Task goal: Repeat the entries. Each one must match exactly.

** Opening Information shown block **

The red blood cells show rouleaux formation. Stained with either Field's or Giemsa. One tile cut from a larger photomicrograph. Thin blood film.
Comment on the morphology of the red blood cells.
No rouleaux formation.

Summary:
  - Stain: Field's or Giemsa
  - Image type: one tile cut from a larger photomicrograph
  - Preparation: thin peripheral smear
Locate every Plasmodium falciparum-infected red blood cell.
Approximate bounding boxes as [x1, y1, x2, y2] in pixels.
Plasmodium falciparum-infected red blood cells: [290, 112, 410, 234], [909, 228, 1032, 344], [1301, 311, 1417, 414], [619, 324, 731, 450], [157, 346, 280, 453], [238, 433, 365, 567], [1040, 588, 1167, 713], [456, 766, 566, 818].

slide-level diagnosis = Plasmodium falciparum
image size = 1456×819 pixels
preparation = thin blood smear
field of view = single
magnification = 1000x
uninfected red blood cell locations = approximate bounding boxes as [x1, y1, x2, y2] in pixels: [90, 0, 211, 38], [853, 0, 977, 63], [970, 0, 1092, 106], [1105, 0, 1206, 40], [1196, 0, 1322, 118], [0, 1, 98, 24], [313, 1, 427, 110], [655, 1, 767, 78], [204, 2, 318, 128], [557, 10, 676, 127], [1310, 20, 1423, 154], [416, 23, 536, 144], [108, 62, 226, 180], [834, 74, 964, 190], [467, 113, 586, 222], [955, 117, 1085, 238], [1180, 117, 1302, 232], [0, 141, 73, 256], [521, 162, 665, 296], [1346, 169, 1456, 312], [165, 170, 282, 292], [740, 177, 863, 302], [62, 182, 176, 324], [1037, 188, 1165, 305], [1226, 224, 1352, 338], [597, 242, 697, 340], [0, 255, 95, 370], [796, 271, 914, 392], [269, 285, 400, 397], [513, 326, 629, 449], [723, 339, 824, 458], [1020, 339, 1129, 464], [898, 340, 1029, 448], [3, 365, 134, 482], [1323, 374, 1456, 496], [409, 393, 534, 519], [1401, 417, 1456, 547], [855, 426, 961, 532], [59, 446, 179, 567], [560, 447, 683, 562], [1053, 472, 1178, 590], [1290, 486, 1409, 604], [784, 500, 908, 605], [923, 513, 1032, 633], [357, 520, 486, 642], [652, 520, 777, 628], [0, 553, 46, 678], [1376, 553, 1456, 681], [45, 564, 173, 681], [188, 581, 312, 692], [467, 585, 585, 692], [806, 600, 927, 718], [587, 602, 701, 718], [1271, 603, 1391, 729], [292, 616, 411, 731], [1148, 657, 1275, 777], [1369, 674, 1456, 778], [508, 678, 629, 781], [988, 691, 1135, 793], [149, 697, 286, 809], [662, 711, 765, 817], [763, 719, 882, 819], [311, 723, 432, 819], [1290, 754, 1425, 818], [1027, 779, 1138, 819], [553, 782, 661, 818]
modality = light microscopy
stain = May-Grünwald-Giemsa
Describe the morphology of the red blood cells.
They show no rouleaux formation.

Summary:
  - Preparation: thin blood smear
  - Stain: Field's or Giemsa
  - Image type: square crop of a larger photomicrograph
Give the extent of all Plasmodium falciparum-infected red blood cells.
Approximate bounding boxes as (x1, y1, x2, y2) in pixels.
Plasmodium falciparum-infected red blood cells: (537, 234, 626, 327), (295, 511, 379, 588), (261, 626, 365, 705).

** Closing Information shown block **

Expected answer:
The red blood cells show rouleaux formation. Stained with either Field's or Giemsa. One tile cut from a larger photomicrograph. Thin blood film.
Comment on the morphology of the red blood cells.
No rouleaux formation.

Summary:
  - Stain: Field's or Giemsa
  - Image type: one tile cut from a larger photomicrograph
  - Preparation: thin peripheral smear
Locate every Plasmodium falciparum-infected red blood cell.
Approximate bounding boxes as [x1, y1, x2, y2] in pixels.
Plasmodium falciparum-infected red blood cells: [290, 112, 410, 234], [909, 228, 1032, 344], [1301, 311, 1417, 414], [619, 324, 731, 450], [157, 346, 280, 453], [238, 433, 365, 567], [1040, 588, 1167, 713], [456, 766, 566, 818].

slide-level diagnosis = Plasmodium falciparum
image size = 1456×819 pixels
preparation = thin blood smear
field of view = single
magnification = 1000x
uninfected red blood cell locations = approximate bounding boxes as [x1, y1, x2, y2] in pixels: [90, 0, 211, 38], [853, 0, 977, 63], [970, 0, 1092, 106], [1105, 0, 1206, 40], [1196, 0, 1322, 118], [0, 1, 98, 24], [313, 1, 427, 110], [655, 1, 767, 78], [204, 2, 318, 128], [557, 10, 676, 127], [1310, 20, 1423, 154], [416, 23, 536, 144], [108, 62, 226, 180], [834, 74, 964, 190], [467, 113, 586, 222], [955, 117, 1085, 238], [1180, 117, 1302, 232], [0, 141, 73, 256], [521, 162, 665, 296], [1346, 169, 1456, 312], [165, 170, 282, 292], [740, 177, 863, 302], [62, 182, 176, 324], [1037, 188, 1165, 305], [1226, 224, 1352, 338], [597, 242, 697, 340], [0, 255, 95, 370], [796, 271, 914, 392], [269, 285, 400, 397], [513, 326, 629, 449], [723, 339, 824, 458], [1020, 339, 1129, 464], [898, 340, 1029, 448], [3, 365, 134, 482], [1323, 374, 1456, 496], [409, 393, 534, 519], [1401, 417, 1456, 547], [855, 426, 961, 532], [59, 446, 179, 567], [560, 447, 683, 562], [1053, 472, 1178, 590], [1290, 486, 1409, 604], [784, 500, 908, 605], [923, 513, 1032, 633], [357, 520, 486, 642], [652, 520, 777, 628], [0, 553, 46, 678], [1376, 553, 1456, 681], [45, 564, 173, 681], [188, 581, 312, 692], [467, 585, 585, 692], [806, 600, 927, 718], [587, 602, 701, 718], [1271, 603, 1391, 729], [292, 616, 411, 731], [1148, 657, 1275, 777], [1369, 674, 1456, 778], [508, 678, 629, 781], [988, 691, 1135, 793], [149, 697, 286, 809], [662, 711, 765, 817], [763, 719, 882, 819], [311, 723, 432, 819], [1290, 754, 1425, 818], [1027, 779, 1138, 819], [553, 782, 661, 818]
modality = light microscopy
stain = May-Grünwald-Giemsa
Describe the morphology of the red blood cells.
They show no rouleaux formation.

Summary:
  - Preparation: thin blood smear
  - Stain: Field's or Giemsa
  - Image type: square crop of a larger photomicrograph
Give the extent of all Plasmodium falciparum-infected red blood cells.
Approximate bounding boxes as (x1, y1, x2, y2) in pixels.
Plasmodium falciparum-infected red blood cells: (537, 234, 626, 327), (295, 511, 379, 588), (261, 626, 365, 705).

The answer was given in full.